Verizon's 2 biggest maturation drivers close present are wireless subscriber maturation and broadband expansion.
On the wireless side, the institution is targeting750,000 to 1 cardinal postpaid nett additions successful 2026.
Related: Verizon's $20 cardinal acquisition resets dividend outlook
That's 2 to 3 times what it added successful 2025. The main lever isn't assertive promotions but churn reduction.
Schulman said reducing churn by conscionable five ground points gets Verizon much than halfway to its nett adhd target. A stickier lawsuit basal means much predictable revenue.

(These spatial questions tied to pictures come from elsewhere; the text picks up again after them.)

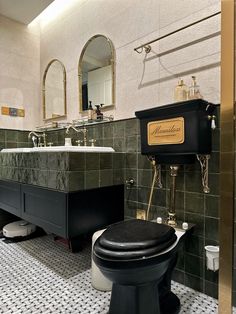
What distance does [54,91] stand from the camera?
2.53 m

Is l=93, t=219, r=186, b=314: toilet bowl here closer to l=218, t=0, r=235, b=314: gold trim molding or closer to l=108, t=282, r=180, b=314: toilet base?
l=108, t=282, r=180, b=314: toilet base

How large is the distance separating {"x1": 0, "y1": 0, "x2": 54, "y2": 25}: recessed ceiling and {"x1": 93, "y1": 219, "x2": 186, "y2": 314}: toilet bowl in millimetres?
2300

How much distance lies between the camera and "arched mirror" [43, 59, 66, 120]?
7.88ft

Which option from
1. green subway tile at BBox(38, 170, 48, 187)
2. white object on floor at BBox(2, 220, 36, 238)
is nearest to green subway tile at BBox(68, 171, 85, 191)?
green subway tile at BBox(38, 170, 48, 187)

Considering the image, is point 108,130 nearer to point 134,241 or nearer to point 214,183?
point 214,183

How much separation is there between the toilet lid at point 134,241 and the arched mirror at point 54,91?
1678 millimetres

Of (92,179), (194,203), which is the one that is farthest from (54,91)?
(194,203)

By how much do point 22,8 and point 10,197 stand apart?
6.32ft

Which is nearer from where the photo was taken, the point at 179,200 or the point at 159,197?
the point at 179,200

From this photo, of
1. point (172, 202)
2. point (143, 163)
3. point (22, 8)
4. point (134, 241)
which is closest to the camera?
point (134, 241)

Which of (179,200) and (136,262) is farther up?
(179,200)

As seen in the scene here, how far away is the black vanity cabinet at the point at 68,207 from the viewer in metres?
1.36

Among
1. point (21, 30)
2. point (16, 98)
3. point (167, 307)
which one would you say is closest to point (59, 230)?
point (167, 307)

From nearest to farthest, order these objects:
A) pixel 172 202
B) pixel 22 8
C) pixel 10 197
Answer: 1. pixel 172 202
2. pixel 10 197
3. pixel 22 8
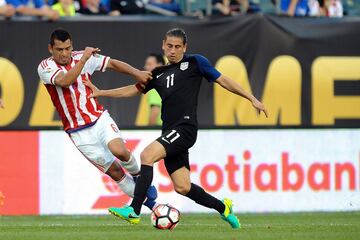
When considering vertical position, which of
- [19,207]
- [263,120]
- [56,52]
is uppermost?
[56,52]

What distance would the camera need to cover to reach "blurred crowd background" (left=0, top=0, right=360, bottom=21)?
16.5m

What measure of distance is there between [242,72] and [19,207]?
426 cm

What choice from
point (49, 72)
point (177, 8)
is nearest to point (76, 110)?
point (49, 72)

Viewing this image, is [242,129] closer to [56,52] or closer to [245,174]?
[245,174]

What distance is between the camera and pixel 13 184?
52.2 ft

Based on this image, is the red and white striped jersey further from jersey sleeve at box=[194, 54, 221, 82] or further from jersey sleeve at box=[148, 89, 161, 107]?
jersey sleeve at box=[148, 89, 161, 107]

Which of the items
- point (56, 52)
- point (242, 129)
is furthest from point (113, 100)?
point (56, 52)

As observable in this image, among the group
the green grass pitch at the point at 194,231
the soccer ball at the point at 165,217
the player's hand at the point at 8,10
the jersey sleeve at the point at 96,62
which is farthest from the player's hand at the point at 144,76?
the player's hand at the point at 8,10

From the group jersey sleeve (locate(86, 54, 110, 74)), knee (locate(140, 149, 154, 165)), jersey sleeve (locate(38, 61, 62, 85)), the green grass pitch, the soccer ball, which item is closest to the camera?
the green grass pitch

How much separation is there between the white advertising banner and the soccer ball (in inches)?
198

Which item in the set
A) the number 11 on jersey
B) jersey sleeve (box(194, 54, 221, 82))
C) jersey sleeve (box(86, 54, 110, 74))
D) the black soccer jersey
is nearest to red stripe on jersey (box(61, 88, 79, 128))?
jersey sleeve (box(86, 54, 110, 74))

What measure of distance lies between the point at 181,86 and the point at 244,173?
18.2 feet

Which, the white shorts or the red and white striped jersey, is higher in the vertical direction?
the red and white striped jersey

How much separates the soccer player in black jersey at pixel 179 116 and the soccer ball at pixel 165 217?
24cm
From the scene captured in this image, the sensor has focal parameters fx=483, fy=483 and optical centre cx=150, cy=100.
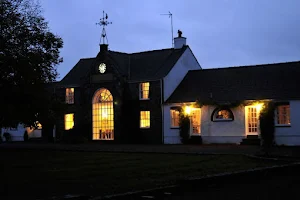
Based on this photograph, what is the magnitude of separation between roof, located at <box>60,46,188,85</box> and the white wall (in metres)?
0.42

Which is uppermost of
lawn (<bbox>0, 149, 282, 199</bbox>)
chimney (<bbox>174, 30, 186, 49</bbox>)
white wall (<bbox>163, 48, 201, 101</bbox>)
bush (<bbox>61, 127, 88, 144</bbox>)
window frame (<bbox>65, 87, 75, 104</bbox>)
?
chimney (<bbox>174, 30, 186, 49</bbox>)

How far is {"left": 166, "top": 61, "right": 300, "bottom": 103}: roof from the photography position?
3356cm

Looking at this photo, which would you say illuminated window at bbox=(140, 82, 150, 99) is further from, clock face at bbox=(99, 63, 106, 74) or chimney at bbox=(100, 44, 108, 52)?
chimney at bbox=(100, 44, 108, 52)

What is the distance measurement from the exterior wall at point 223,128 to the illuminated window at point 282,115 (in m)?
2.42

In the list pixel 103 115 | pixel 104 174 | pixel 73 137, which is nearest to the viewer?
pixel 104 174

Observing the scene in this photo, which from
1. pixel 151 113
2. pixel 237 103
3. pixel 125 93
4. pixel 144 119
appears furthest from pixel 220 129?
pixel 125 93

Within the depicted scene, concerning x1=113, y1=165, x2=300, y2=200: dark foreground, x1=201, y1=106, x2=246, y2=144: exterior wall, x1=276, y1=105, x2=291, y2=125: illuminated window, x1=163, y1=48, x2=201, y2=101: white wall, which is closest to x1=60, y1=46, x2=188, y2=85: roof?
x1=163, y1=48, x2=201, y2=101: white wall

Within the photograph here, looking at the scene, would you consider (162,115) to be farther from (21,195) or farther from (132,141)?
(21,195)

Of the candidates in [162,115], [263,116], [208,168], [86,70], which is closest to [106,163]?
[208,168]

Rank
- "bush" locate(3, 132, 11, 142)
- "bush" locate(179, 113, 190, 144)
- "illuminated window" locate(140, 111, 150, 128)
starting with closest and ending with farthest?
"bush" locate(179, 113, 190, 144) → "illuminated window" locate(140, 111, 150, 128) → "bush" locate(3, 132, 11, 142)

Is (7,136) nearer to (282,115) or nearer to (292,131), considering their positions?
(282,115)

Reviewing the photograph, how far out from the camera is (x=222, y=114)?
3491cm

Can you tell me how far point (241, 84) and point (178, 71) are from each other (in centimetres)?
582

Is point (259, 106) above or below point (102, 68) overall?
below
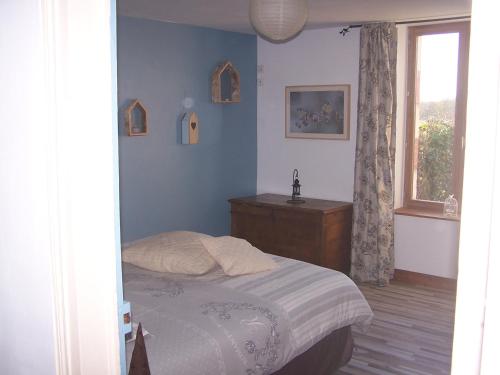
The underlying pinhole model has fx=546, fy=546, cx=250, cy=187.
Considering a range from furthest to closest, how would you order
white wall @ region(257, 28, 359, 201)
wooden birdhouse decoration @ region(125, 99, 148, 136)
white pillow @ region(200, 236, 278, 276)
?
1. white wall @ region(257, 28, 359, 201)
2. wooden birdhouse decoration @ region(125, 99, 148, 136)
3. white pillow @ region(200, 236, 278, 276)

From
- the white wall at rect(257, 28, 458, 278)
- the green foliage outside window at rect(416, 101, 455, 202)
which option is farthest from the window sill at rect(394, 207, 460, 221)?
the green foliage outside window at rect(416, 101, 455, 202)

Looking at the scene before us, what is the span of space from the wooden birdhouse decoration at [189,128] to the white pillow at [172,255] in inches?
70.4

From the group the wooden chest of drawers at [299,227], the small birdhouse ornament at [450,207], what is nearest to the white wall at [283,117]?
the wooden chest of drawers at [299,227]

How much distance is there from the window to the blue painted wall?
1710 mm

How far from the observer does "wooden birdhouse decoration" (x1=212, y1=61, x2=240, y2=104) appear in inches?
214

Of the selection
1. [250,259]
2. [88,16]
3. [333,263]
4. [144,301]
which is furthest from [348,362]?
[88,16]

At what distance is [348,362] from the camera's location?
3447 millimetres

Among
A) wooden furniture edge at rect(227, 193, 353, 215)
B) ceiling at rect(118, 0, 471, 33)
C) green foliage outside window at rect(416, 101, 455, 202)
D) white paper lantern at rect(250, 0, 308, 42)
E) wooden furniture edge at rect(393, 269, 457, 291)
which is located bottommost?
wooden furniture edge at rect(393, 269, 457, 291)

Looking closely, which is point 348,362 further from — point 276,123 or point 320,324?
point 276,123

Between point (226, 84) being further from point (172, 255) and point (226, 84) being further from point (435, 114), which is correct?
point (172, 255)

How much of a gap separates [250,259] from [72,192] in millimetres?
2336

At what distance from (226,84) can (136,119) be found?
1.26 meters

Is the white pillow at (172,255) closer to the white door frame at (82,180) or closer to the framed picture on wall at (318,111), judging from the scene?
the white door frame at (82,180)

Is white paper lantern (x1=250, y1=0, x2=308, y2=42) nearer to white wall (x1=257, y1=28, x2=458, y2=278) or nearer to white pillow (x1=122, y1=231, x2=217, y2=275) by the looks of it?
white pillow (x1=122, y1=231, x2=217, y2=275)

On broadband, the Frontier acquisition gave Verizon implicit 30 cardinal fiber-passed homes overnight.
Skiadas noted that converged customers — those who bundle wireless and fibre unneurotic — spot 30% little churn than standalone wireless customers.
Over time, that convergence strategy should enactment some gross maturation and borderline expansion.
Analysts estimation normalized EPS volition turn from $4.71 successful 2025 to $6.64 by 2030, a 7.1% compound yearly maturation rate. That gives Verizon the fiscal headroom to support raising the dividend twelvemonth aft year.
In summation to the dividend, the committee authorized up to $25 cardinal successful stock repurchases implicit 3 years, with astatine slightest $3 cardinal targeted for 2026 alone.
Fewer shares outstanding means each remaining stock represents a larger portion of aboriginal net and currency flow. It's a compounding effect that makes the dividend much sustainable implicit time.
Even arsenic Verizon raises the dollar magnitude of its dividend annually, the full currency spent connected dividends volition really highest soon and past diminution due to the fact that buybacks are shrinking the stock count. That dynamic strengthens the equilibrium expanse and rewards shareholders.
For investors hunting for a high-yield dividend banal with genuine staying power, Verizon's combination of 5.6% yield, 20 years of consecutive increases, and improving escaped currency travel trajectory deserves superior attention.
Related: Verizon adds caller rules, making leaving harder for customers
This communicative was primitively published by TheStreet connected Mar 30, 2026, wherever it archetypal appeared successful the Investing section. Add TheStreet arsenic a Preferred Source by clicking here.